▸ **Trabalho pedido**
1 - No texto sobre o folhetim na rádio, reescreva o trecho que vai de "As principais características" até "locais de trabalho.", trocando "soap opera" por "ópera de sabão".
2 - Segundo o texto sobre o folhetim na rádio, qual foi o primeiro folhetim a receber o nome genérico de soap opera?

▸ **Excerto da página**
......

O folhetim na rádio Numa história em [...] episódios

esumo dos episódios anteriores: deixando de lado antigas histórias em episódios, da Ilíada aos romances medievais, o folhetim, antepassado da telenovela, surgiu na primeira metade do século XIX e tem-se metamorfoseado de medium em medium. Este quarto capítulo da minha "novela" trata do folhetim radiofónico. Para trás ficaram as novelas nos jornais, em livro, no teatro e no cinema.No princípio de 1930, quatro anos depois do arranque da rádio comercial nos EUA, o director de uma emissora propôs a uma agência de publicidade a ideia de desenvolver um seriado diurno para atrair as mulheres, principal audiência antes do jantar, e os anunciantes de produtos para o lar. Assim nasceu Sonhos Pintados, um folhetim radiofónico de 15 minutos diários sobre uma mãe dedicada e suas crianças. Só durou um ano, mas chegou para estabelecer o género na rádio americana. Foi a primeira soap opera, ópera de sabão: ópera por ser uma forma irónica de apelidar as narrativas melodramáticas dos novos folhetins radiofónicos, de sabão porque os patrocinadores, que tinham intervenção directa interna nos programas, eram, entre outros, os fabricantes de produtos de higiene e beleza Colgate, Lever Brother e Procter & Gamble. O primeiro folhetim que recebeu o nome genérico de soap opera foi The Puddy Family, de 1932, patrocinado pela Procter & Gamble. Em 1933 havia nove folhetins à tarde na rádio e em 1941 os seriados representavam quase 90% da programação patrocinada durante o dia.
As principais características da soap opera mantiveram-se até hoje: elenco permanente de actores, continuidade da intriga, ênfase no diálogo em vez da acção, ritmo mais lento do que a vida e tratamento marcadamente sentimental ou melodramático. Nas duas primeiras décadas, o argumento andava sempre em torno duma família branca de classe média numa cidadezinha. O pecado e a violência, sempre fora de cena, afectavam amiúde as vidas quotidianas das famílias, mas o bem inevitavelmente triunfava. A base da novela no diálogo associava-se à inserção da narrativa numa comunidade, em locais onde a interacção é dialógica, como os lares, hospitais e locais de trabalho.

......

▸ **Excertos de um conjunto de dados espaciais**
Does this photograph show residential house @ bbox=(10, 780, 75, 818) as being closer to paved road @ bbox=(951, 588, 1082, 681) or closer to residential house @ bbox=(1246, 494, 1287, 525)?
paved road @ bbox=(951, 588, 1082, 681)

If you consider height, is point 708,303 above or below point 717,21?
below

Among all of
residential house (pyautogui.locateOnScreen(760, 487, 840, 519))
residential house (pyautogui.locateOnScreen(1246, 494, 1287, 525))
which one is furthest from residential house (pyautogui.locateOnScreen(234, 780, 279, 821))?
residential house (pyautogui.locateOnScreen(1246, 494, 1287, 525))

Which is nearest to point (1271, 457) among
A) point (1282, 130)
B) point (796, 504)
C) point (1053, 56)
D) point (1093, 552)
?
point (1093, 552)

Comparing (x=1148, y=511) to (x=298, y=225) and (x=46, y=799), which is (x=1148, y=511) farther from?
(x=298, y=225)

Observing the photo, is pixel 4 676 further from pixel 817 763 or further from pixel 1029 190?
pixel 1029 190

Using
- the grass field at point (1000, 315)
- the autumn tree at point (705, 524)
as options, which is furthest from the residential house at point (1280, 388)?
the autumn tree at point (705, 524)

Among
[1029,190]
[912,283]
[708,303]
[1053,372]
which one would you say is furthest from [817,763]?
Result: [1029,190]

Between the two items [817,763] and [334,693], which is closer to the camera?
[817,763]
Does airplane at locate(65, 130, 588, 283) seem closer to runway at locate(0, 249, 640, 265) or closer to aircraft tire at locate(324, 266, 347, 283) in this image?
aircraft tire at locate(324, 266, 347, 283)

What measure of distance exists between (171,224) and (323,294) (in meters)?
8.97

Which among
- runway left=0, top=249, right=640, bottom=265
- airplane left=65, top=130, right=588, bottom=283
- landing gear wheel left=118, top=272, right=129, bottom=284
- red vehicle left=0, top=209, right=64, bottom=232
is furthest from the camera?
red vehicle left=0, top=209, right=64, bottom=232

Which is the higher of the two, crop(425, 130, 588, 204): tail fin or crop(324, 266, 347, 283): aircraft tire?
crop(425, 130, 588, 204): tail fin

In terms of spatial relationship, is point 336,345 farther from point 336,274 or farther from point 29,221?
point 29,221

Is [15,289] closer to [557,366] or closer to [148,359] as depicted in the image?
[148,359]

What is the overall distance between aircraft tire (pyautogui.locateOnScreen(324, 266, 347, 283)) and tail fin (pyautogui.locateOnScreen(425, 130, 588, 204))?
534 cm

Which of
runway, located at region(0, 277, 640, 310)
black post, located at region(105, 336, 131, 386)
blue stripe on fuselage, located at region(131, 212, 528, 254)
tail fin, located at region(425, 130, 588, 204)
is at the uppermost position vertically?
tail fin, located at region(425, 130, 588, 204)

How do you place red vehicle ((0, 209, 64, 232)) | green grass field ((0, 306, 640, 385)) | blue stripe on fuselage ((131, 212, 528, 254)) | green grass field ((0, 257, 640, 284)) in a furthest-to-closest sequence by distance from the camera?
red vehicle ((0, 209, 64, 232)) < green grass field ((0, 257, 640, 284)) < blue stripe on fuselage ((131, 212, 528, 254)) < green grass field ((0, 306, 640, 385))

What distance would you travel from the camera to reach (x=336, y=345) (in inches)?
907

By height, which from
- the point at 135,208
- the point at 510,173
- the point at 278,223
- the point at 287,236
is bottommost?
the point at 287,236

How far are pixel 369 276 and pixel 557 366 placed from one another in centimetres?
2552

......

▸ **Tarefas resolvidas**
1 -
As principais características da ópera de sabão mantiveram-se até hoje: elenco permanente de actores, continuidade da intriga, ênfase no diálogo em vez da acção, ritmo mais lento do que a vida e tratamento marcadamente sentimental ou melodramático. Nas duas primeiras décadas, o argumento andava sempre em torno duma família branca de classe média numa cidadezinha. O pecado e a violência, sempre fora de cena, afectavam amiúde as vidas quotidianas das famílias, mas o bem inevitavelmente triunfava. A base da novela no diálogo associava-se à inserção da narrativa numa comunidade, em locais onde a interacção é dialógica, como os lares, hospitais e locais de trabalho.

2 - Foi The Puddy Family, de 1932, patrocinado pela Procter & Gamble.